The small-small has higher chain tension for the same reason the chain moves slower. The power transmission is the same, so to make up for the lower velocity, the tension must be higher. Another way of thinking about it is noticing that the pedal has more leverage on a smaller chainring, like your analogy with the plank.

Baby Puke

I have also been a scoffer. Seems like a gear ratio is a gear ratio, and conversely, the Japanese pros ride big chainrings (and very big gears), but I think it's for the look of the big ring more than anything else. That said, it's Walthour who's convinced me to give this a try. First time I saw this in practice was on Anna Meares' bike, which was set up with 45x13. I was 14t only too, Quinn, until Bobby took a look and called my set-up "pursuiter gearing", haha!

Quinn8it

good analogy- except not only does it not illustrate your point- but i think it backs up mine.

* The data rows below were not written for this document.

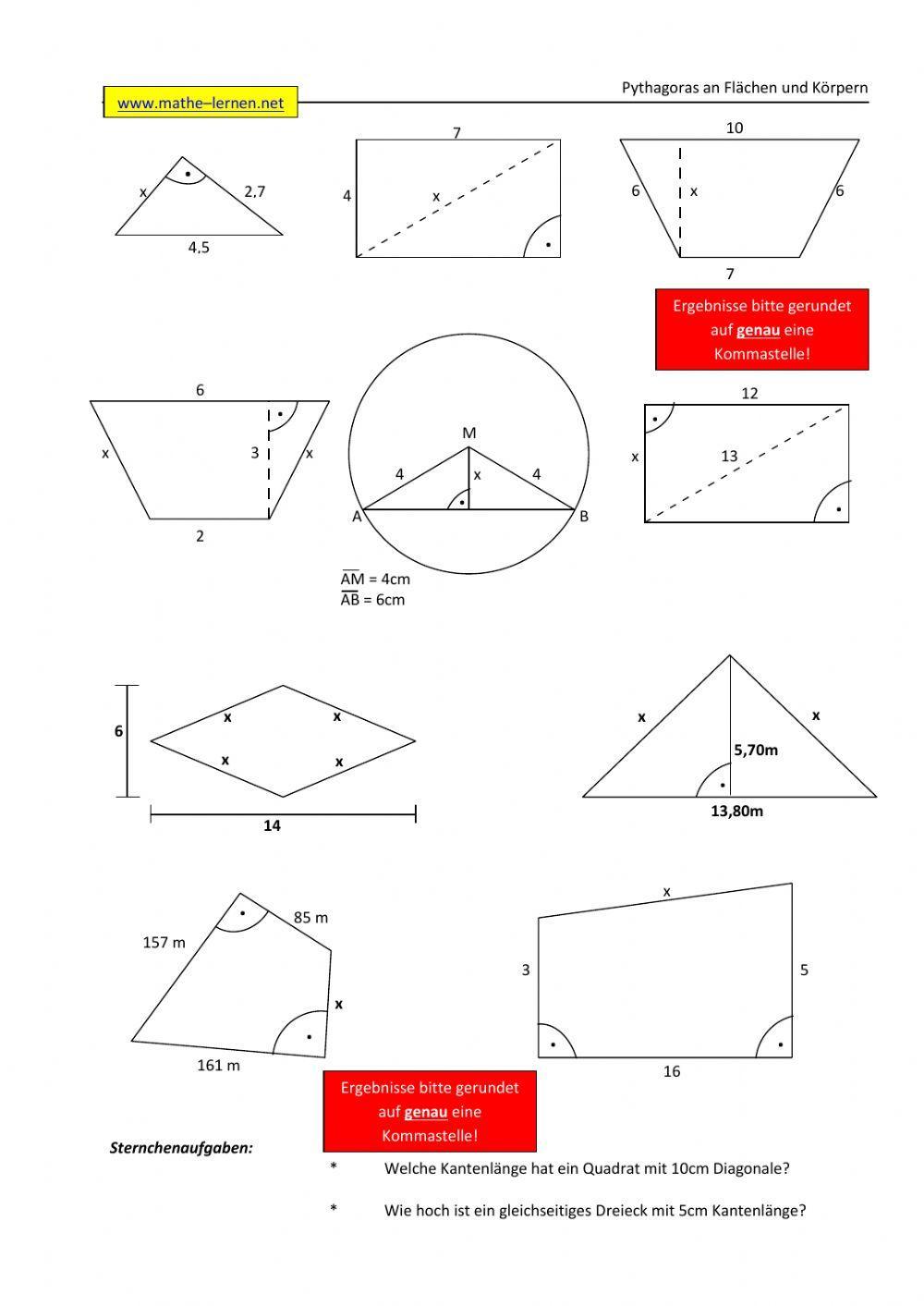 www.mathe–lernen.net

Pythagoras an Flächen und Körpern

x
2,7
4,5

7
4
x

10
6
x
6
7

Ergebnisse bitte gerundet auf genau eine Kommastelle!

6
x
3
x
2

M
4
x
4
A
B

$\overline{AM}$ = 4cm
$\overline{AB}$ = 6cm

12
x
13

6
x
x
x
x
14

x
x
5,70m
13,80m

157 m
85 m
x
161 m

x
3
5
16

Ergebnisse bitte gerundet auf genau eine Kommastelle!

Sternchenaufgaben:

* Welche Kantenlänge hat ein Quadrat mit 10cm Diagonale?

* Wie hoch ist ein gleichseitiges Dreieck mit 5cm Kantenlänge?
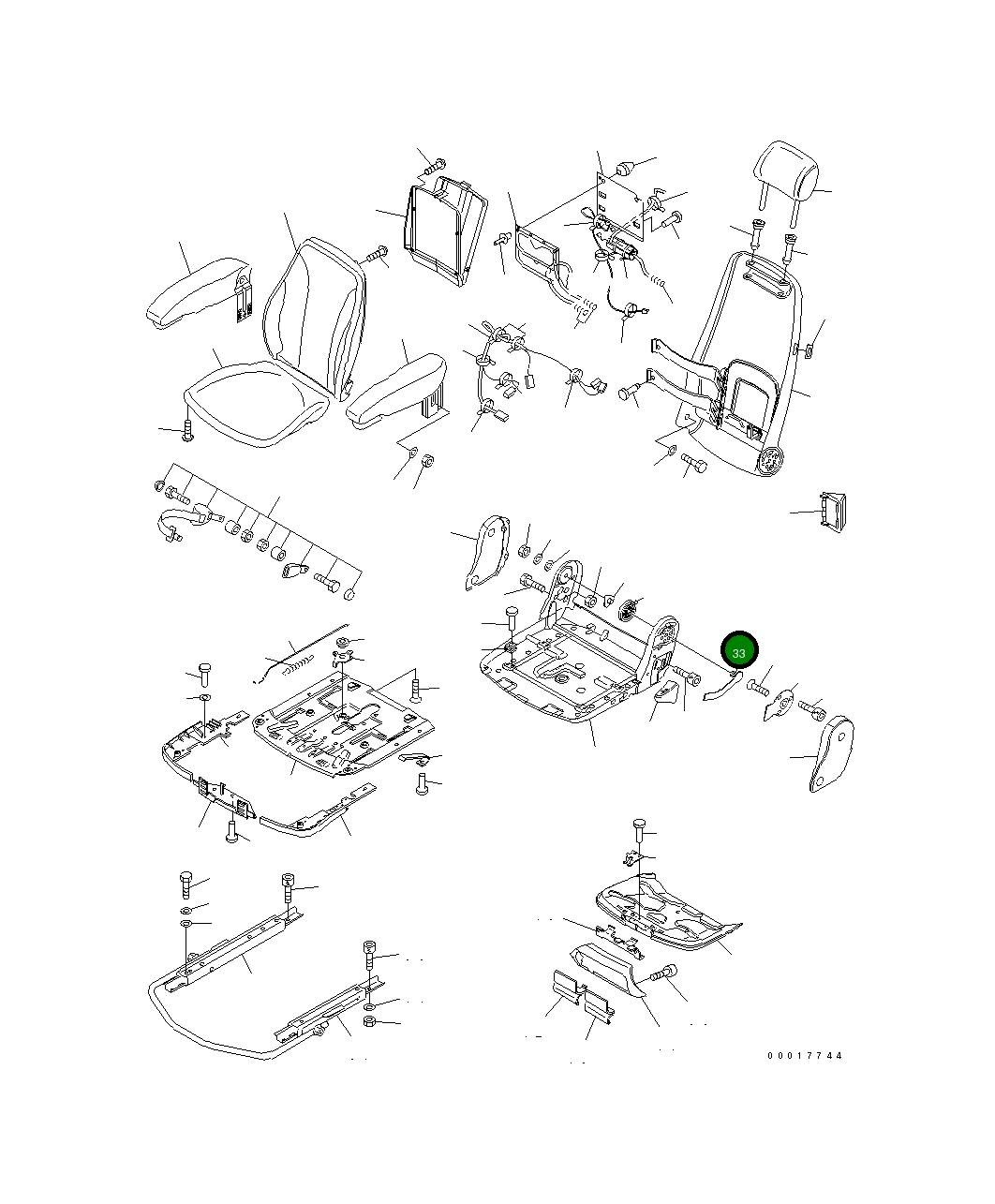 33

00017744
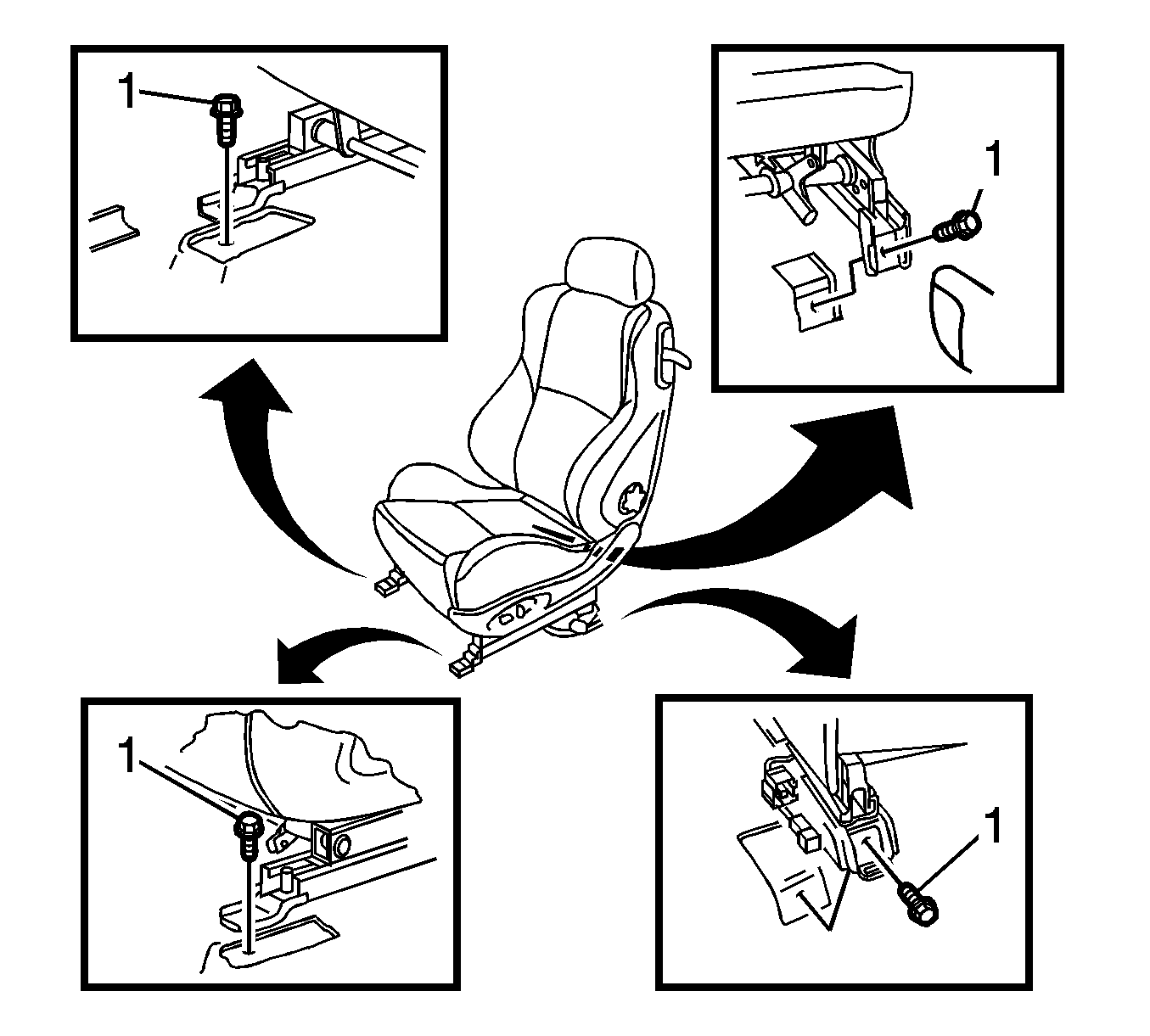 1

1

1

1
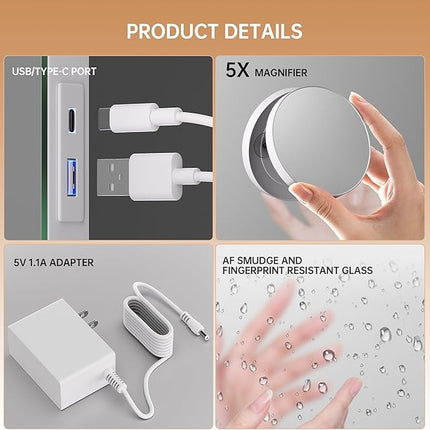 PRODUCT DETAILS

USB/TYPE-C PORT

5X MAGNIFIER

5V 1.1A ADAPTER

AF SMUDGE AND FINGERPRINT RESISTANT GLASS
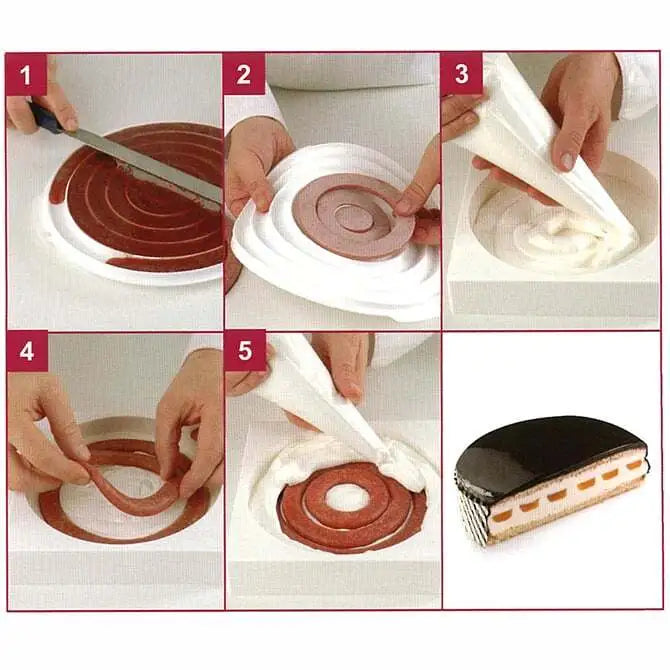 1
2
3
4
5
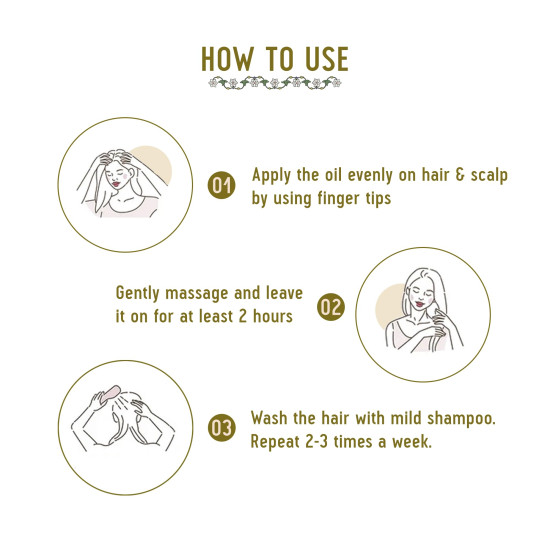 HOW TO USE

01 Apply the oil evenly on hair & scalp by using finger tips

Gently massage and leave it on for at least 2 hours 02

03 Wash the hair with mild shampoo. Repeat 2-3 times a week.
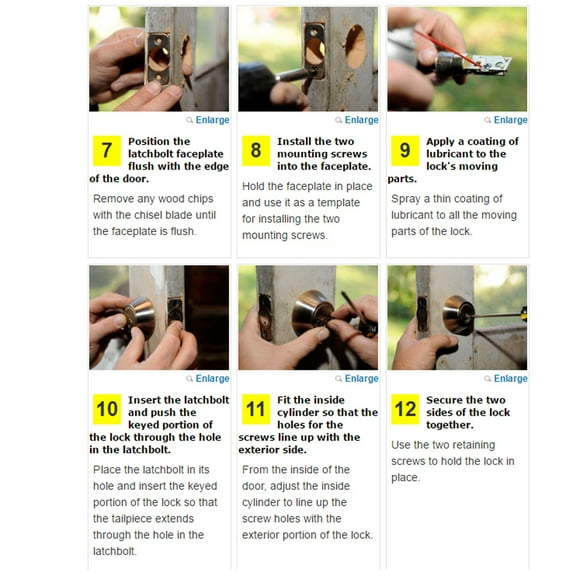 Enlarge

7 Position the latchbolt faceplate flush with the edge of the door.

Remove any wood chips with the chisel blade until the faceplate is flush.

Enlarge

8 Install the two mounting screws into the faceplate.

Hold the faceplate in place and use it as a template for installing the two mounting screws.

Enlarge

9 Apply a coating of lubricant to the lock's moving parts.

Spray a thin coating of lubricant to all the moving parts of the lock.

Enlarge

10 Insert the latchbolt and push the keyed portion of the lock through the hole in the latchbolt.

Place the latchbolt in its hole and insert the keyed portion of the lock so that the tailpiece extends through the hole in the latchbolt.

Enlarge

11 Fit the inside cylinder so that the holes for the screws line up with the exterior side.

From the inside of the door, adjust the inside cylinder to line up the screw holes with the exterior portion of the lock.

Enlarge

12 Secure the two sides of the lock together.

Use the two retaining screws to hold the lock in place.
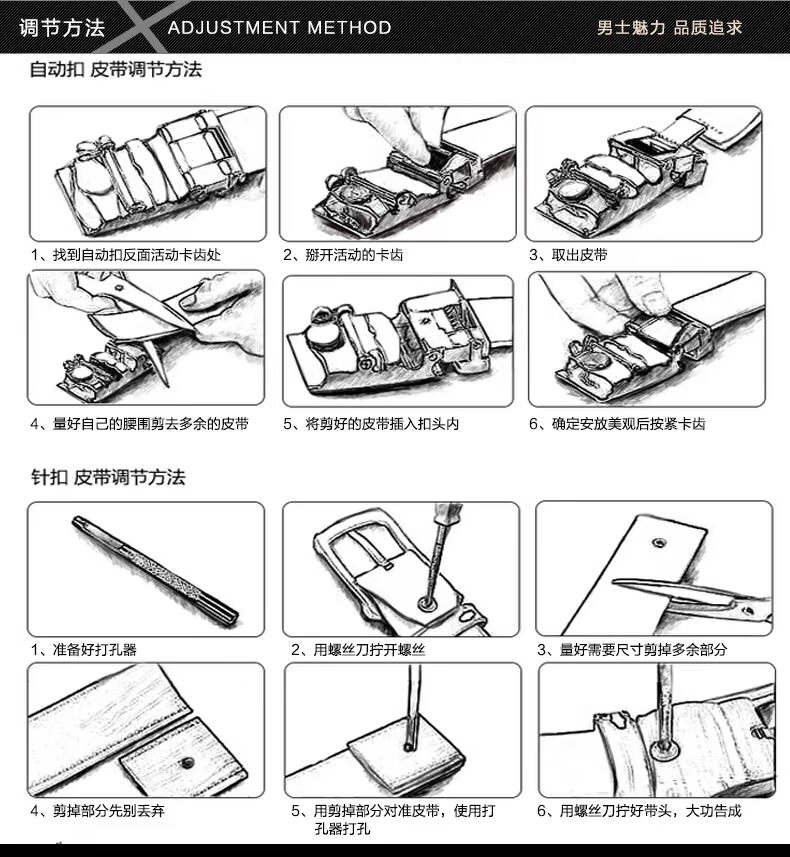 调节方法 ADJUSTMENT METHOD 男士魅力 品质追求

自动扣 皮带调节方法

1、找到自动扣反面活动卡齿处

2、掰开活动的卡齿

3、取出皮带

4、量好自己的腰围剪去多余的皮带

5、将剪好的皮带插入扣头内

6、确定安放美观后按紧卡齿

针扣 皮带调节方法

1、准备好打孔器

2、用螺丝刀拧开螺丝

3、量好需要尺寸剪掉多余部分

4、剪掉部分先别丢弃

5、用剪掉部分对准皮带，使用打孔器打孔

6、用螺丝刀拧好带头，大功告成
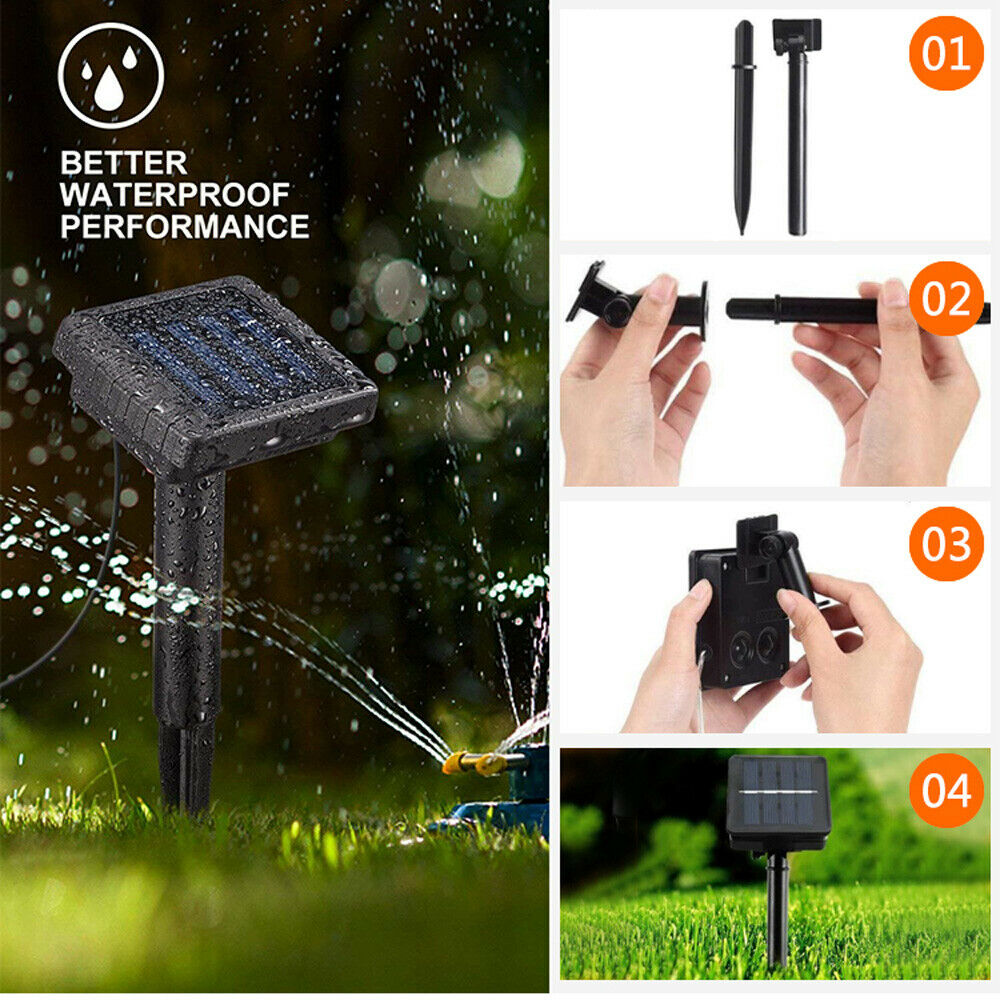 BETTER WATERPROOF PERFORMANCE

01

02

03

04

as you have written it- it is easier to move the plank if the weight is near the pivot point- what you are leaving out is that since the plank is moved the same distance with the longer lever the weight moves a shorter distance.. this beautifully explains differences in total Gear Inches and or changes in crank length and how those affect the system- but does not explain how a gear could "feel easier" while accomplishing the same work... yes the work you did was easier, but you did less of it..

in this example:
i think we all agree that our lever is an 81" drive train. whether accomplished by 48x16 or 51x17. I think we all agree that at any given crank RPM wheel speed will be the same on either system.

the "weight" is the force acting against the drive train. in this case that is the wheel. the wheel creates almost all of the resisting force against the cranks..

so if at same RPM's either drive train is spinning the wheel the same speed and creating the same opposing force on the drive train... what changes to make it "more difficult"? or less difficult?

the "weights" are in the same place on the "Plank" and the Plank is moving the same distance and so are the weights...

Quinn8it

i don't think this is really happening..

take a look at your weighted drive-train. apply force to the pedals and hold the bike in place. check out your chain. the only links that are actually holding real tension in the system are the first 7 or so, you can wiggle the rest of the links that are engaged around the chain ring..... that's about 15% of the ring on a 49t.. compared to an extreme small ring, say a 40t- that might drop 1 link of engagement? with this small area of engagement the circular shape of the ring doesn't really come into play.. i cant see that affecting leverage

Brian Ratliff

Oh, this part is really happening; this is just the physics of levers. Torque is force multiplied by radius. The torque at the crank is the same regardless of gearing and is set by the force you apply to the pedals multiplied by your crankarm length. As you reduce the radius of the chainring, with the torque remaining constant, the force on the chain has to go up to counteract the decreasing radius of the chainring. A chain wrapped around a smaller chainring has more tension for the same torque as one wrapped around a larger chainring.

slindell

Look at the other end of the chain.
To drive the wheel with the same force a the tire the force on the chain is proportional to the ratio between the radius of the tire and the radius of the cog the chain is acting on. Going from a 14 to a 13 cog reduces the cog radius 7% which will require an increase in the chain tension of 7% to net the same force on the tire (smaller lever arm).

Brian Ratliff

You are right, there is no reason one gear will feel easier than another if they are the same gear combination. Steady speed in either a big-big or small-small of the same gear ratio will take the exact same power and cadence.

Any change in feel would come only when the gear is either accelerated or decelerated. The difference being, if you are accelerating (or decelerating) the drivetrain, you are doing work against the inertia of the wheels, cranks, and chain. A small-small combo will have less inertia than the big-big which means you are doing slightly more work to accelerate the big-big combo at the same rate. Once the bike is at speed, conversely, the big-big combo, having more inertia, will slow less quickly once power ceases being applied.